## PROBLEM DESCRIPTION
In the listing below, locate the lines that hold the string "Fleece". Copy those lines.

## ENTRIES SHOWN

Content starts

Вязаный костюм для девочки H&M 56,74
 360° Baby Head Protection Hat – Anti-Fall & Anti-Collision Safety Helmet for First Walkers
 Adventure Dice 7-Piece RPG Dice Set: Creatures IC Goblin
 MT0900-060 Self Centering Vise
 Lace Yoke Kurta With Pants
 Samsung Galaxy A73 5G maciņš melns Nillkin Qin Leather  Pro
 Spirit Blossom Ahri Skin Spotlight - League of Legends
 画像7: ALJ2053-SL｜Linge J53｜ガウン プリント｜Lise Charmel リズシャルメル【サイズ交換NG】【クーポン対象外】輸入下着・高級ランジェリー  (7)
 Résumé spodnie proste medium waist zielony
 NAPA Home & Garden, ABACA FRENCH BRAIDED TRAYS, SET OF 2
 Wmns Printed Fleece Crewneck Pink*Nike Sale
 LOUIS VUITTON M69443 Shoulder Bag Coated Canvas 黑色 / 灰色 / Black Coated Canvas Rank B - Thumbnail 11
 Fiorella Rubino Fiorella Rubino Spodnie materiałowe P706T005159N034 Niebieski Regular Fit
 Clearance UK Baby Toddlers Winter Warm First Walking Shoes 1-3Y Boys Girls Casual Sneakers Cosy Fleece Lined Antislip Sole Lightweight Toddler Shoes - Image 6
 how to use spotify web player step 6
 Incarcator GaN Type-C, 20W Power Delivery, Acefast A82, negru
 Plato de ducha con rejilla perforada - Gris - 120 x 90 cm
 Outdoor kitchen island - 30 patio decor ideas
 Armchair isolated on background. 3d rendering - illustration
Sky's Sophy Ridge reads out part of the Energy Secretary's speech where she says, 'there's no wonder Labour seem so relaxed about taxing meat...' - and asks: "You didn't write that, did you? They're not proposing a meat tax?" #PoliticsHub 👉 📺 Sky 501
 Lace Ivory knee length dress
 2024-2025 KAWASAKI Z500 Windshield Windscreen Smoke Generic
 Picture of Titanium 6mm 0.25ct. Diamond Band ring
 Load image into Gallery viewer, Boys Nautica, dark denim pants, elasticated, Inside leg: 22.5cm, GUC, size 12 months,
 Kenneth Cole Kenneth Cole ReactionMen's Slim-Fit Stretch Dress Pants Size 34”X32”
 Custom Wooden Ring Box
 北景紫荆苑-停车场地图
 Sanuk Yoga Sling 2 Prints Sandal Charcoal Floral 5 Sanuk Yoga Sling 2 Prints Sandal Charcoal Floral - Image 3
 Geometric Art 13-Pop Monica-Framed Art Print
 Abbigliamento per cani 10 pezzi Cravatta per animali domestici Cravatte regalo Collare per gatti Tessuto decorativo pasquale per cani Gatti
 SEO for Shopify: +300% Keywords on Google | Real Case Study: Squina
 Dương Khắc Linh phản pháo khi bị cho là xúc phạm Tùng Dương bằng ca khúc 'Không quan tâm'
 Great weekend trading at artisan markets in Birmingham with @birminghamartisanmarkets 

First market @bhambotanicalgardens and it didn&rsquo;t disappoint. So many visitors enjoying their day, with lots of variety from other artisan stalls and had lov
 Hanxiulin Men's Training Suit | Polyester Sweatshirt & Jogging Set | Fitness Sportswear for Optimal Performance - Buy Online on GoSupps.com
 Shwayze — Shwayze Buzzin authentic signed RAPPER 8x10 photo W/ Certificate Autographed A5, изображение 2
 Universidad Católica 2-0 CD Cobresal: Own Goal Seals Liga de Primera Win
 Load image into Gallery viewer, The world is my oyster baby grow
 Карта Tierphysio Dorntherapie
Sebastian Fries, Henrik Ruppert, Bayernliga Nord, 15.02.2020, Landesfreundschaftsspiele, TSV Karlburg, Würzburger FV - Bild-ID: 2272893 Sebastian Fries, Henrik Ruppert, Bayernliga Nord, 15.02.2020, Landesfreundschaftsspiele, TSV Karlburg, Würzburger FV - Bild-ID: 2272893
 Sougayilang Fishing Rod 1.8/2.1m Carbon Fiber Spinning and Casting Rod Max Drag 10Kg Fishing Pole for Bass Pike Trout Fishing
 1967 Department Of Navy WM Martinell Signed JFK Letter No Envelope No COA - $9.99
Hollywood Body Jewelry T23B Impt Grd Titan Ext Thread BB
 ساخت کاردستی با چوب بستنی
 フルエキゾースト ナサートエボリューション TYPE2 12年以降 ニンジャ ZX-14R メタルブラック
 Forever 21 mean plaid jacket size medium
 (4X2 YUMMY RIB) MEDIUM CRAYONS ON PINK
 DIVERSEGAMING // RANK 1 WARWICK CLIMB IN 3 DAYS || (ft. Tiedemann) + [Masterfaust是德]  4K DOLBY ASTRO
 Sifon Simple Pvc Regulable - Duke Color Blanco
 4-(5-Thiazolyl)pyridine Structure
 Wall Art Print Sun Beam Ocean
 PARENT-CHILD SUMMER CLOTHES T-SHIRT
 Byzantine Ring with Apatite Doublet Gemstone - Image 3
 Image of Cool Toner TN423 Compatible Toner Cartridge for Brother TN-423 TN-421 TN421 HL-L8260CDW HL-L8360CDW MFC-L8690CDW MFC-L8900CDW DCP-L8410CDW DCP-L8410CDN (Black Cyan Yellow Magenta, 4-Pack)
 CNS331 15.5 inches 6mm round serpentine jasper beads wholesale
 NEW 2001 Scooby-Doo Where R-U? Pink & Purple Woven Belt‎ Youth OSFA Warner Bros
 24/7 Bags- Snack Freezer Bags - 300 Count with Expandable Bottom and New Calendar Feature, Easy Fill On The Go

Content ends

## SOLVED EXERCISE
 Wmns Printed Fleece Crewneck Pink*Nike Sale
 Clearance UK Baby Toddlers Winter Warm First Walking Shoes 1-3Y Boys Girls Casual Sneakers Cosy Fleece Lined Antislip Sole Lightweight Toddler Shoes - Image 6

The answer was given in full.